Problem statement
What you return must match the records exactly.

[Collected data]
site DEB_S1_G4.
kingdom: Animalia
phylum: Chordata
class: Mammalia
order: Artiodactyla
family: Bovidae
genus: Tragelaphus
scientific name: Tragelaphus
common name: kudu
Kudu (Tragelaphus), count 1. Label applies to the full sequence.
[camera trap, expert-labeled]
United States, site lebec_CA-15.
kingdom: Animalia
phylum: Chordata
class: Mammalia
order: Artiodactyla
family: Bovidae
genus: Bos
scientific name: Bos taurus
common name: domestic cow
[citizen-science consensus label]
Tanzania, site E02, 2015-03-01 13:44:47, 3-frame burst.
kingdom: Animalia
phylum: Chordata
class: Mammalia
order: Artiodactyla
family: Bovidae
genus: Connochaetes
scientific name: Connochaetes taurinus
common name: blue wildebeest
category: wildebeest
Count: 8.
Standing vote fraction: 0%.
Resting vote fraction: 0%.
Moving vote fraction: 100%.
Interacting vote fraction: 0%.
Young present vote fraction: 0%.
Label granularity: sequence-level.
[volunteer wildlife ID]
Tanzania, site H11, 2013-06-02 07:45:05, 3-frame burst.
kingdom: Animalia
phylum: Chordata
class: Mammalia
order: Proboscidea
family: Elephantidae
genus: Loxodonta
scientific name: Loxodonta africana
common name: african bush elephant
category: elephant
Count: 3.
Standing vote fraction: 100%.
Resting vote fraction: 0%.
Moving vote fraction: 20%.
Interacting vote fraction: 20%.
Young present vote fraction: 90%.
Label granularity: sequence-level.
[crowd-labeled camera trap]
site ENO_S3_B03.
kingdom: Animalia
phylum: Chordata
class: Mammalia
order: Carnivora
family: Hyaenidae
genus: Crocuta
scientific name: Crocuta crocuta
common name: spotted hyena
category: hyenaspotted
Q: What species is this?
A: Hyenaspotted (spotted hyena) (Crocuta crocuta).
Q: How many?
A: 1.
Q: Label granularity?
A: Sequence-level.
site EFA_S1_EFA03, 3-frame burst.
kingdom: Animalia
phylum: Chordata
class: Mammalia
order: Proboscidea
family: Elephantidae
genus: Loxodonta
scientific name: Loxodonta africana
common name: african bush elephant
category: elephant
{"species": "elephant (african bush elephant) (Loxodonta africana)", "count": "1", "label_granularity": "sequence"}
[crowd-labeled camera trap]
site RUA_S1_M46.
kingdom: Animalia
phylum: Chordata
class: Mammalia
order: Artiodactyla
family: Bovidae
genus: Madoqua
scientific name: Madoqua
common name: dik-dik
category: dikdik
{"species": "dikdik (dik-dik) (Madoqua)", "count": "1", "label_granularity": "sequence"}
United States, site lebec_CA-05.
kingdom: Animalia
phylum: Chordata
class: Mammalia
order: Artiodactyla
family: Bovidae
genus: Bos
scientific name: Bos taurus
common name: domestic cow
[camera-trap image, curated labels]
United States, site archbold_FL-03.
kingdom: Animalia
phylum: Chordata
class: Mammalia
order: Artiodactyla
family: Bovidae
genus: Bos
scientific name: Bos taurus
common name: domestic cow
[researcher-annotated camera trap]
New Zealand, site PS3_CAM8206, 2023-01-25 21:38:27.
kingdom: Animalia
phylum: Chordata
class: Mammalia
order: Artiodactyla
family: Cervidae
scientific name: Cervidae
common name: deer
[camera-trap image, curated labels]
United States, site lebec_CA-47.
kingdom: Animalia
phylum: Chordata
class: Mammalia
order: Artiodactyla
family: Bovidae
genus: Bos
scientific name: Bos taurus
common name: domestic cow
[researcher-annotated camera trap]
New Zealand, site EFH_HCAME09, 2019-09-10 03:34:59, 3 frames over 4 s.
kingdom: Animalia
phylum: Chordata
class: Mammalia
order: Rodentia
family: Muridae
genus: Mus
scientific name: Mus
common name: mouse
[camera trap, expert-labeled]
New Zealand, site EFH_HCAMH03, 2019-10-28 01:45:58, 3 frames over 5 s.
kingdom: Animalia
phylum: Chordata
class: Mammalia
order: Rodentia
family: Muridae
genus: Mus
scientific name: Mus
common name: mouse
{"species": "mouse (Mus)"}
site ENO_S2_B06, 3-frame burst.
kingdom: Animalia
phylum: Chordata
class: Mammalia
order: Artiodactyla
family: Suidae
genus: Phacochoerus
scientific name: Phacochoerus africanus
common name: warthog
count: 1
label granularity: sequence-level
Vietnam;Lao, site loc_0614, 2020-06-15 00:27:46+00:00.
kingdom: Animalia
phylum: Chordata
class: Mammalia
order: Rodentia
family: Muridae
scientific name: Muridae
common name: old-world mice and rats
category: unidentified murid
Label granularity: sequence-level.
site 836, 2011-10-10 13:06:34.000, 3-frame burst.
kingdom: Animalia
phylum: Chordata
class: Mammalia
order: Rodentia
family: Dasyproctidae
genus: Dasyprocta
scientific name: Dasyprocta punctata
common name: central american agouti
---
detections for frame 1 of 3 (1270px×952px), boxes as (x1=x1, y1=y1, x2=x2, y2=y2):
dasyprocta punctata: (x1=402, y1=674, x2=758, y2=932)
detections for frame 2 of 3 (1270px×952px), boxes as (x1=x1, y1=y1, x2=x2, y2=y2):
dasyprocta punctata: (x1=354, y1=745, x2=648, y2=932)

Reply to the task
site DEB_S1_G4.
kingdom: Animalia
phylum: Chordata
class: Mammalia
order: Artiodactyla
family: Bovidae
genus: Tragelaphus
scientific name: Tragelaphus
common name: kudu
Kudu (Tragelaphus), count 1. Label applies to the full sequence.
[camera trap, expert-labeled]
United States, site lebec_CA-15.
kingdom: Animalia
phylum: Chordata
class: Mammalia
order: Artiodactyla
family: Bovidae
genus: Bos
scientific name: Bos taurus
common name: domestic cow
[citizen-science consensus label]
Tanzania, site E02, 2015-03-01 13:44:47, 3-frame burst.
kingdom: Animalia
phylum: Chordata
class: Mammalia
order: Artiodactyla
family: Bovidae
genus: Connochaetes
scientific name: Connochaetes taurinus
common name: blue wildebeest
category: wildebeest
Count: 8.
Standing vote fraction: 0%.
Resting vote fraction: 0%.
Moving vote fraction: 100%.
Interacting vote fraction: 0%.
Young present vote fraction: 0%.
Label granularity: sequence-level.
[volunteer wildlife ID]
Tanzania, site H11, 2013-06-02 07:45:05, 3-frame burst.
kingdom: Animalia
phylum: Chordata
class: Mammalia
order: Proboscidea
family: Elephantidae
genus: Loxodonta
scientific name: Loxodonta africana
common name: african bush elephant
category: elephant
Count: 3.
Standing vote fraction: 100%.
Resting vote fraction: 0%.
Moving vote fraction: 20%.
Interacting vote fraction: 20%.
Young present vote fraction: 90%.
Label granularity: sequence-level.
[crowd-labeled camera trap]
site ENO_S3_B03.
kingdom: Animalia
phylum: Chordata
class: Mammalia
order: Carnivora
family: Hyaenidae
genus: Crocuta
scientific name: Crocuta crocuta
common name: spotted hyena
category: hyenaspotted
Q: What species is this?
A: Hyenaspotted (spotted hyena) (Crocuta crocuta).
Q: How many?
A: 1.
Q: Label granularity?
A: Sequence-level.
site EFA_S1_EFA03, 3-frame burst.
kingdom: Animalia
phylum: Chordata
class: Mammalia
order: Proboscidea
family: Elephantidae
genus: Loxodonta
scientific name: Loxodonta africana
common name: african bush elephant
category: elephant
{"species": "elephant (african bush elephant) (Loxodonta africana)", "count": "1", "label_granularity": "sequence"}
[crowd-labeled camera trap]
site RUA_S1_M46.
kingdom: Animalia
phylum: Chordata
class: Mammalia
order: Artiodactyla
family: Bovidae
genus: Madoqua
scientific name: Madoqua
common name: dik-dik
category: dikdik
{"species": "dikdik (dik-dik) (Madoqua)", "count": "1", "label_granularity": "sequence"}
United States, site lebec_CA-05.
kingdom: Animalia
phylum: Chordata
class: Mammalia
order: Artiodactyla
family: Bovidae
genus: Bos
scientific name: Bos taurus
common name: domestic cow
[camera-trap image, curated labels]
United States, site archbold_FL-03.
kingdom: Animalia
phylum: Chordata
class: Mammalia
order: Artiodactyla
family: Bovidae
genus: Bos
scientific name: Bos taurus
common name: domestic cow
[researcher-annotated camera trap]
New Zealand, site PS3_CAM8206, 2023-01-25 21:38:27.
kingdom: Animalia
phylum: Chordata
class: Mammalia
order: Artiodactyla
family: Cervidae
scientific name: Cervidae
common name: deer
[camera-trap image, curated labels]
United States, site lebec_CA-47.
kingdom: Animalia
phylum: Chordata
class: Mammalia
order: Artiodactyla
family: Bovidae
genus: Bos
scientific name: Bos taurus
common name: domestic cow
[researcher-annotated camera trap]
New Zealand, site EFH_HCAME09, 2019-09-10 03:34:59, 3 frames over 4 s.
kingdom: Animalia
phylum: Chordata
class: Mammalia
order: Rodentia
family: Muridae
genus: Mus
scientific name: Mus
common name: mouse
[camera trap, expert-labeled]
New Zealand, site EFH_HCAMH03, 2019-10-28 01:45:58, 3 frames over 5 s.
kingdom: Animalia
phylum: Chordata
class: Mammalia
order: Rodentia
family: Muridae
genus: Mus
scientific name: Mus
common name: mouse
{"species": "mouse (Mus)"}
site ENO_S2_B06, 3-frame burst.
kingdom: Animalia
phylum: Chordata
class: Mammalia
order: Artiodactyla
family: Suidae
genus: Phacochoerus
scientific name: Phacochoerus africanus
common name: warthog
count: 1
label granularity: sequence-level
Vietnam;Lao, site loc_0614, 2020-06-15 00:27:46+00:00.
kingdom: Animalia
phylum: Chordata
class: Mammalia
order: Rodentia
family: Muridae
scientific name: Muridae
common name: old-world mice and rats
category: unidentified murid
Label granularity: sequence-level.
site 836, 2011-10-10 13:06:34.000, 3-frame burst.
kingdom: Animalia
phylum: Chordata
class: Mammalia
order: Rodentia
family: Dasyproctidae
genus: Dasyprocta
scientific name: Dasyprocta punctata
common name: central american agouti
---
detections for frame 1 of 3 (1270px×952px), boxes as (x1=x1, y1=y1, x2=x2, y2=y2):
dasyprocta punctata: (x1=402, y1=674, x2=758, y2=932)
detections for frame 2 of 3 (1270px×952px), boxes as (x1=x1, y1=y1, x2=x2, y2=y2):
dasyprocta punctata: (x1=354, y1=745, x2=648, y2=932)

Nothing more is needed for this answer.